## Task instructions
Copy every one of the following lines word for word, omitting the pictures.

## Begin Input rows

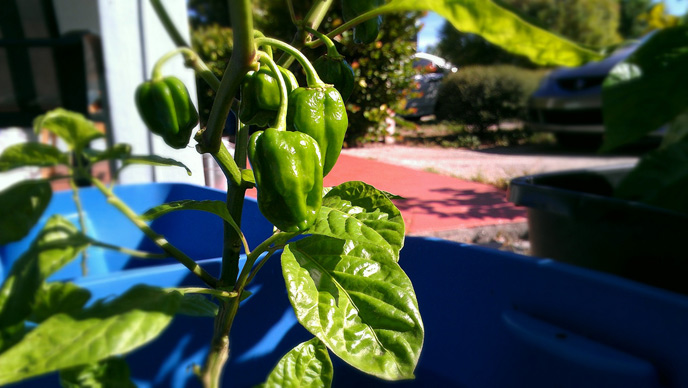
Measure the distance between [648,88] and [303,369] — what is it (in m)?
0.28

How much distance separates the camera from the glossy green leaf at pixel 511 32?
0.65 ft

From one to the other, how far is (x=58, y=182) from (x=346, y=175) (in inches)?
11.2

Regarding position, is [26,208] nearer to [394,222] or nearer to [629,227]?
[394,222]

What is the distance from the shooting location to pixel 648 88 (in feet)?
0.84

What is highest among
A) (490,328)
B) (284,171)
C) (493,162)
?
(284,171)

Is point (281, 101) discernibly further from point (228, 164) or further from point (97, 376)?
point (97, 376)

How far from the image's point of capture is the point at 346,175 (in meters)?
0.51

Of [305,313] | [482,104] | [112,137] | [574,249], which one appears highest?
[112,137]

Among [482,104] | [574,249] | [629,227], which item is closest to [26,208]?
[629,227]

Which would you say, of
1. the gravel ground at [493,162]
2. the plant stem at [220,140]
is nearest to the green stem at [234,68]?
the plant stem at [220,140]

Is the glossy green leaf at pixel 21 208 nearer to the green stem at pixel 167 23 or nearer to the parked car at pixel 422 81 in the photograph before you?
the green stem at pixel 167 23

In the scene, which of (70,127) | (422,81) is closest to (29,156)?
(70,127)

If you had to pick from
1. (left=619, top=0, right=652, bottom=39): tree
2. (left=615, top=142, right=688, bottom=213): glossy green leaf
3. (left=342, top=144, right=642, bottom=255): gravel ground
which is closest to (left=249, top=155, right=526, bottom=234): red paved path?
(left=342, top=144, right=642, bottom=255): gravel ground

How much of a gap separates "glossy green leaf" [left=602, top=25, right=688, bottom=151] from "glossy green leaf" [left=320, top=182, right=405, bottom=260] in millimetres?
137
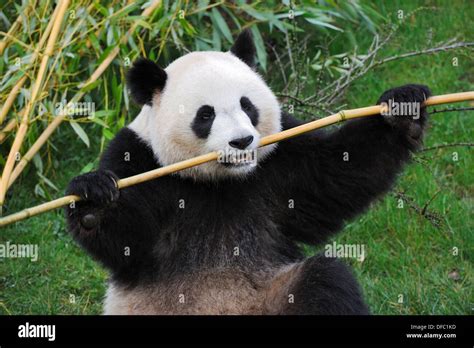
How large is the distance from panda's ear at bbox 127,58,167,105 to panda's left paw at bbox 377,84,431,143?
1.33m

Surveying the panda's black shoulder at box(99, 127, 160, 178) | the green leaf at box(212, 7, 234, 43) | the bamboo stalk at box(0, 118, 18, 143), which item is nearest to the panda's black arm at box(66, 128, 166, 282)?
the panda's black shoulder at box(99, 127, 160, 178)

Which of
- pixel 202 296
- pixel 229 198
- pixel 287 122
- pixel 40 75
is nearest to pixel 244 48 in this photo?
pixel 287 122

## End Input rows

## Output
Measure the distance between [648,88] and [303,369] — what is it (in m)?
0.28

How much distance separates the camera from the glossy green leaf at pixel 511 32?
0.65 ft

From one to the other, how far is (x=58, y=182) from (x=346, y=175) (in inches)?
11.2

Regarding position, is [26,208] nearer to [394,222] or nearer to [629,227]?
[394,222]

What is the distance from the shooting location to pixel 648 88 (in feet)?
0.84

What is highest among
A) (490,328)
B) (284,171)
C) (493,162)
?
(284,171)

Is point (281, 101) discernibly further from point (228, 164) or further from point (97, 376)?
point (97, 376)

How far from the image's point of capture is the point at 346,175 (in meters)?
0.51

Of [305,313] | [482,104] | [112,137] | [574,249], which one appears highest?
[112,137]

Among [482,104] | [574,249] | [629,227], which item is closest to [26,208]?
[629,227]

Which would you say, of
1. the gravel ground at [493,162]
2. the plant stem at [220,140]
is nearest to the green stem at [234,68]?
the plant stem at [220,140]

Is the glossy green leaf at pixel 21 208 nearer to the green stem at pixel 167 23 or nearer to the parked car at pixel 422 81 in the photograph before you?
the green stem at pixel 167 23

In the scene, which of (70,127) | (422,81) is closest to (29,156)?
(70,127)

If you had to pick from
1. (left=619, top=0, right=652, bottom=39): tree
2. (left=615, top=142, right=688, bottom=213): glossy green leaf
3. (left=342, top=144, right=642, bottom=255): gravel ground
which is closest to (left=249, top=155, right=526, bottom=234): red paved path?
(left=342, top=144, right=642, bottom=255): gravel ground

How much of a gap separates "glossy green leaf" [left=602, top=25, right=688, bottom=151] from "glossy green leaf" [left=320, top=182, right=405, bottom=260] in millimetres?
137
How large is the distance from panda's ear at bbox 127,58,167,105 to panda's left paw at bbox 377,84,431,143?
1.33m

Surveying the panda's black shoulder at box(99, 127, 160, 178) | the green leaf at box(212, 7, 234, 43) | the bamboo stalk at box(0, 118, 18, 143), which item is nearest to the panda's black arm at box(66, 128, 166, 282)?
the panda's black shoulder at box(99, 127, 160, 178)

Which of
- pixel 202 296
- pixel 229 198
- pixel 287 122
- pixel 40 75
is nearest to pixel 244 48 in this photo?
pixel 287 122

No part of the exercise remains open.